Ivermectin belongs to the avermectins (AVM) group, which is a group of 16-membered macrocyclic lactone chemicals found in 1967 in fermentation broths of actinomycetes cultures containing the fungus Streptomyces avermitilis at the Japanese Kitasato Institute. AVM family members include selamectin, abamectin, monoxidectin, and ivermectin (Figure 1), which all vary from the antibacterial and antifungal 16-membered macrocyclic lactones by having a bisoleandrosyloxy substituent at the C13 position.
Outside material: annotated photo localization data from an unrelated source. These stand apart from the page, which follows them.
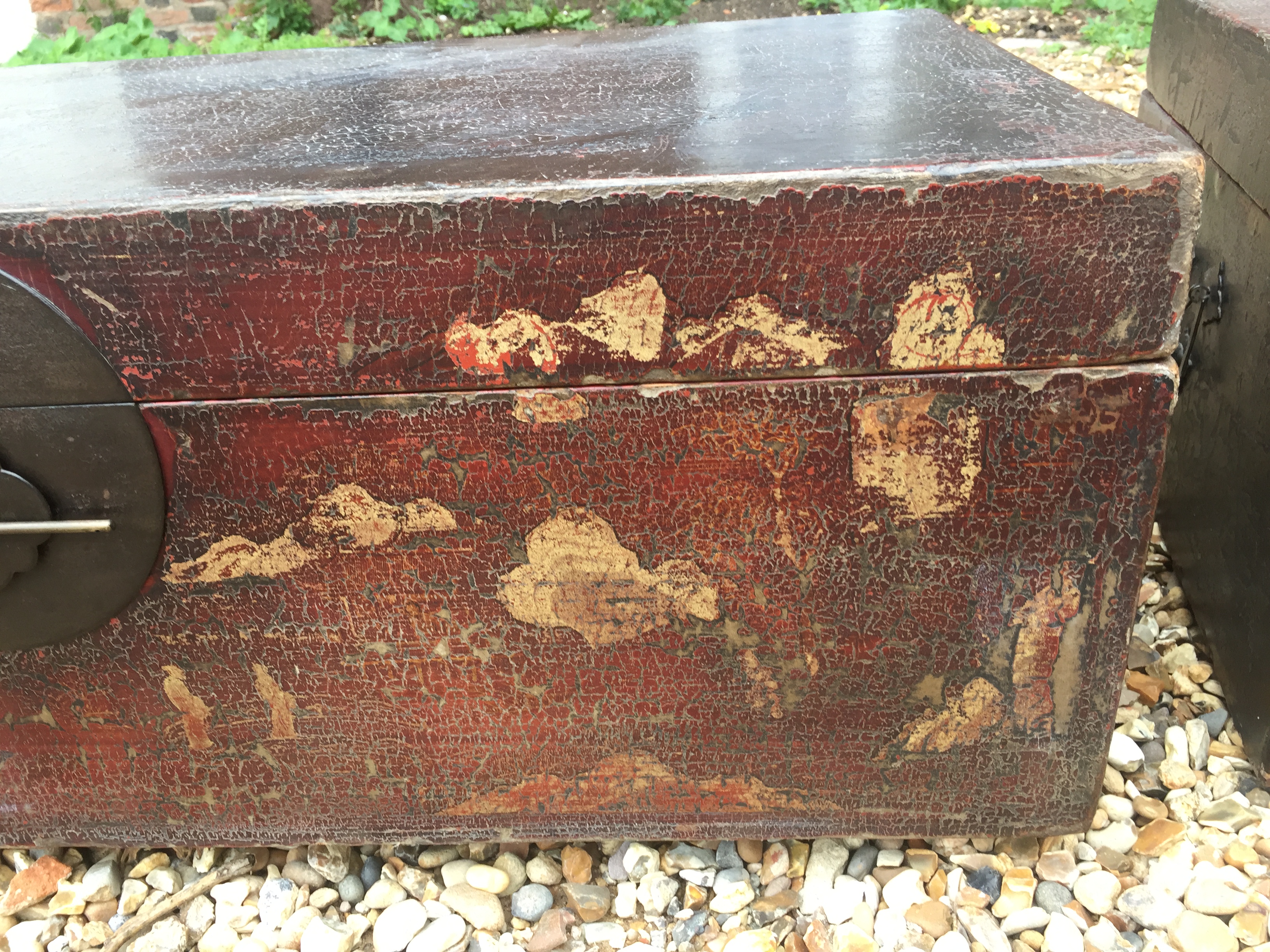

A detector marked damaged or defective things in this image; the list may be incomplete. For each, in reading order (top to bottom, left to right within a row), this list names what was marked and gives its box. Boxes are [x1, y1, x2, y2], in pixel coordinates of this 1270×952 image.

chipped paint patch [444, 310, 559, 376]
chipped paint patch [566, 270, 665, 363]
chipped paint patch [681, 294, 848, 368]
chipped paint patch [884, 269, 1001, 373]
chipped paint patch [510, 393, 589, 426]
chipped paint patch [853, 391, 980, 518]
chipped paint patch [166, 487, 457, 586]
chipped paint patch [495, 508, 716, 650]
chipped paint patch [1011, 564, 1082, 736]
chipped paint patch [161, 670, 213, 751]
chipped paint patch [255, 665, 300, 746]
chipped paint patch [899, 680, 1006, 756]
chipped paint patch [442, 756, 838, 817]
Ivermectin is the most often used AVM chemical, being a more powerful and safer semi-synthetic combination of the two AVMs 22,23-dihydroavermectin-B1a and dihydroavermectin-B1b, at a ratio of 4:1. Ivermectin has been used in agricultural, veterinary medicine, and aquaculture since 1981, and it is nematocidal, acaricidal, and insecticidal. Ivermectin’s antiparasitic effectiveness is not restricted to onchocerciasis; it is also effective against filarial infections caused by Wuchereria bancrofti, Brugia malayi, Loa loa, Mansonella perstans, and Mansonella ozzardi. It also kills parasites in the gastrointestinal tract such as Ascaris lumbricoides, Strongyloides stercoralis, Enterobius vermicularis, Trichuris trichiuria, and Ancylostoma duodenale. Furthermore, it is used in the treatment of trypanosomiasis, malaria, leishmaniasis, scabies, and head lice. Ivermectin, like the other AVMs, affects the activation of -aminobutyric acid (GABA) receptors or glutamate-gated chloride ion channels (Glu-Cl) in parasites and helminths, blocking the communication between neuron and muscle.
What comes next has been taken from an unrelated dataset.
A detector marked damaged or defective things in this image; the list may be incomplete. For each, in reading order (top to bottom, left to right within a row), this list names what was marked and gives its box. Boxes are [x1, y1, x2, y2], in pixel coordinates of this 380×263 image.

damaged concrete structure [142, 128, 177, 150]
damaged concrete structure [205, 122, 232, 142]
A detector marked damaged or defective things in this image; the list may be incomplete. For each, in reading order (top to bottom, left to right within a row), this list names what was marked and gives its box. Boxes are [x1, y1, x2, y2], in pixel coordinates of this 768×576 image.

GABA-sensitive neurons in mammals are protected by the blood-brain barrier (BBB) within the central nervous system (CNS), shielding vertebrates from the potentially damaging consequences of AVMs. A subpopulation of collie dogs with defective function of the multidrug resistance (MDR) protein (commonly a 4-base-pair deletion of the mdr-1 gene that results in a stop codon), which is an integral part of the BBB and functions as a drug-transport pump in the BBB, has increased neurotoxicity to ivermectin. Invertebrates, on the other hand, are dose-dependently vulnerable due to the broad allocation of Glu-Cl channels, and ivermectin causes the opening of GABA-regulated Cl- channels, resulting in a Cl- inflow. The ensuing hyperpolarization prevents PAK1 from phosphorylating the regulatory light chain of myosin II, resulting in paralysis of somatic muscles with accompanying uncoordinated movement, malnutrition owing to pharyngeal pumping inhibition, and death. Although ivermectin has a 100-fold affinity for the parasite compared to the mammalian brain, ivermectin activity is primarily limited to the microfilariae stage of Onchocerca volvulus since the macrofilariae form does not require pharyngeal pumping to survive. With only two weeks of ivermectin therapy, the rate of reduction in microfilarial worms is close to 98 percent, and the impact is maintained for the following 12 months.